Alberta Premier Rachel Notley is urging Canadians to get on the same page when it comes to developing critical energy infrastructure. In an interview on BNN, Notley said dissenting provinces and municipalities need to stop arguing about projects that have already been approved at the highest levels, notably Kinder Morgan’s Trans Mountain Expansion.

“Not only the federal government, but all of Canada needs to understand that [pipeline projects are] not something that happen in isolation and we have to work together, just as our economy is a function of us all working together strategically, not in individual little provinces with individual little agendas,” she said.

Notley, who is on a five-city tour to tout the benefit of Kinder Morgan’s $7.4 billion twinning project, reiterated her view that Canada is leaving cash on the table by not expanding its export markets beyond the United States.

“We’re selling our product at a discount right now, we’re not being smart economic players,” she said. “We need to be strategic in terms of finding the best markets and the best prices for our product. We can’t do that without getting our product to tidewater.”

Canada sends all but a fraction of its oil exports to the United States, and Western Canadian Select (WCS) currently trades at about a $15 discount to the American benchmark West Texas Intermediate (WTI).

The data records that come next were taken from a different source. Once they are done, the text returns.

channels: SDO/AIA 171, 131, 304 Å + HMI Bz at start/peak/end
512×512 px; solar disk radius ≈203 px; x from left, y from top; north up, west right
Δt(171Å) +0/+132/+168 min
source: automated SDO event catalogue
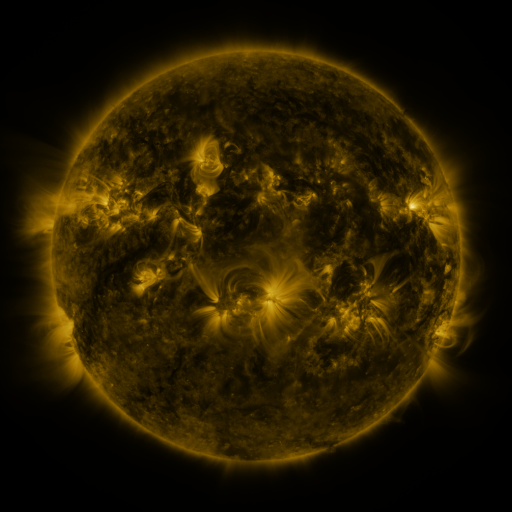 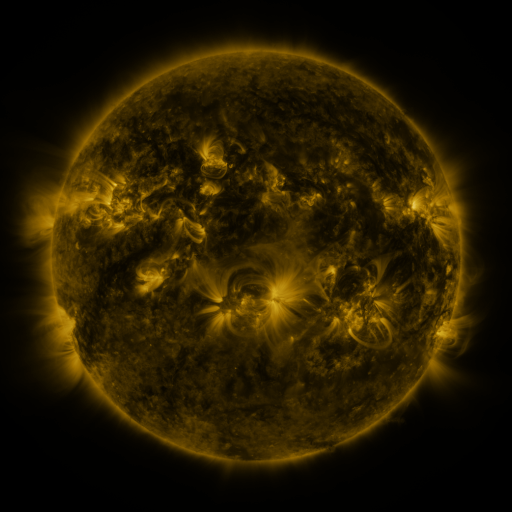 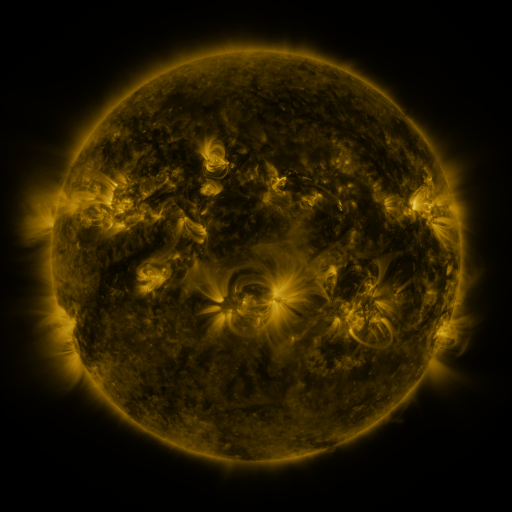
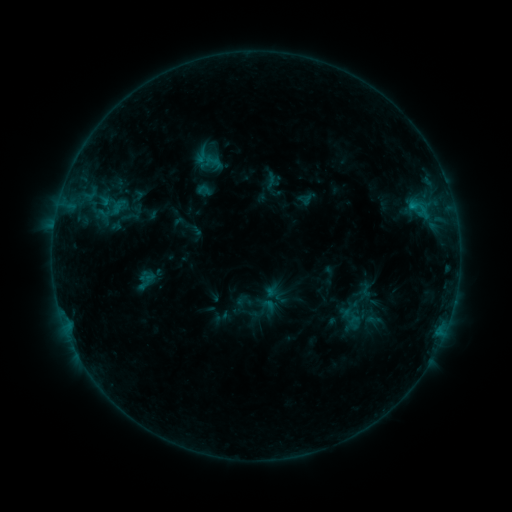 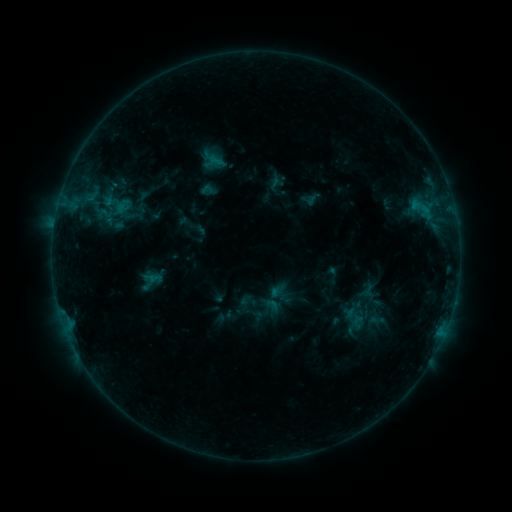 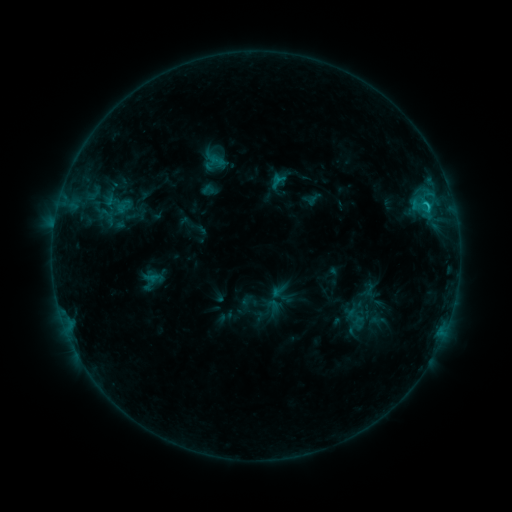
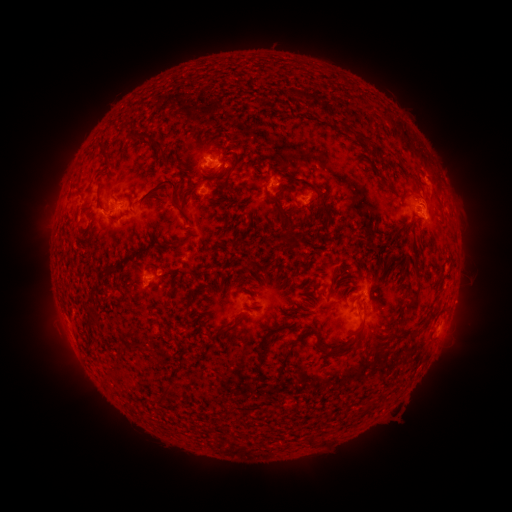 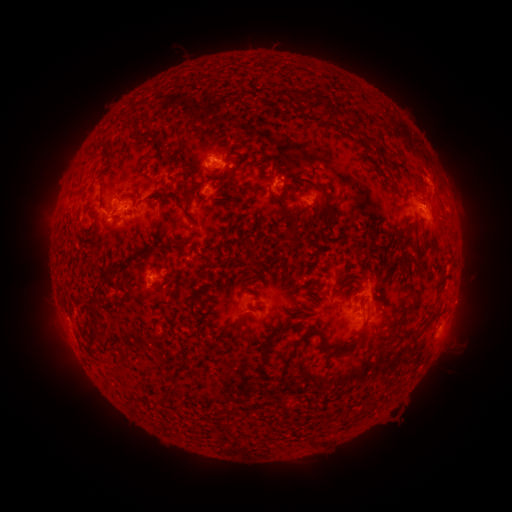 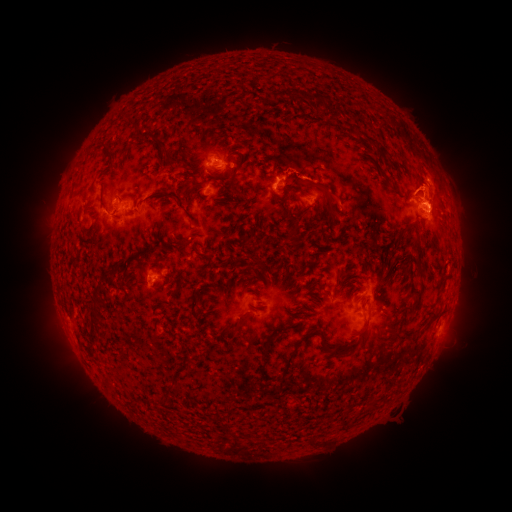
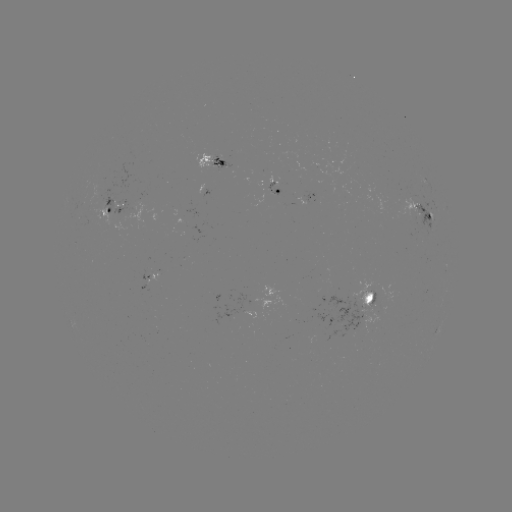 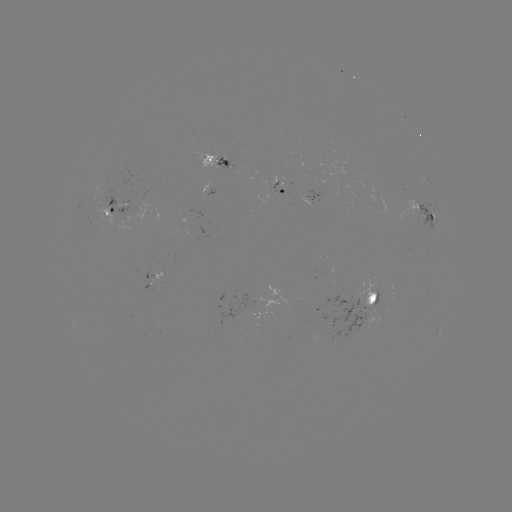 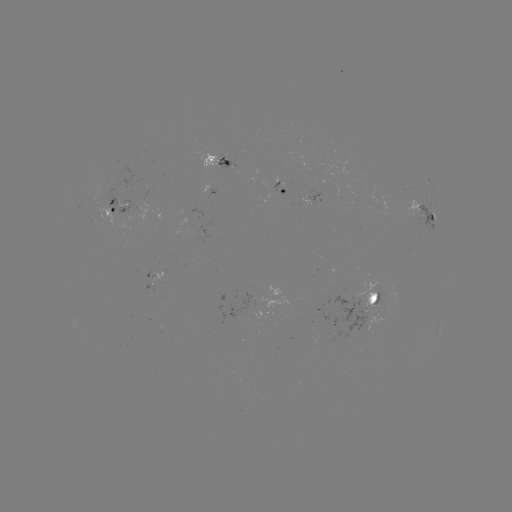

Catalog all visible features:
emerging-flux region: (415, 213)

The economics are just one piece of the puzzle in the standoff between Notley, British Columbia Premier John Horgan and Burnaby Mayor Derek Corrigan. The latter two have vowed to fight against the project, arguing it carries undue risk to the environment. They cite the risk of larger, more catastrophic oil spills as capacity increases to a planned 890,000 barrels per day from the current 300,000.

Notley said at a certain point, regional players should simply get out of the way of federally approved projects like the Trans Mountain twinning, given the diverse needs of a country the size of Canada.

"There’s a point at which we have to agree, ‘We’ve looked at all the facts, we’ve considered everybody’s issues, we’ve found the most effective solution for the greatest number of people and now the issue is done and now we’re moving forward,’” Notley said. “That’s the thing we have to do better as Canadians on an economic and international level.”

“Some things are bigger than [regional disputes,] and this pipeline is one of those things.”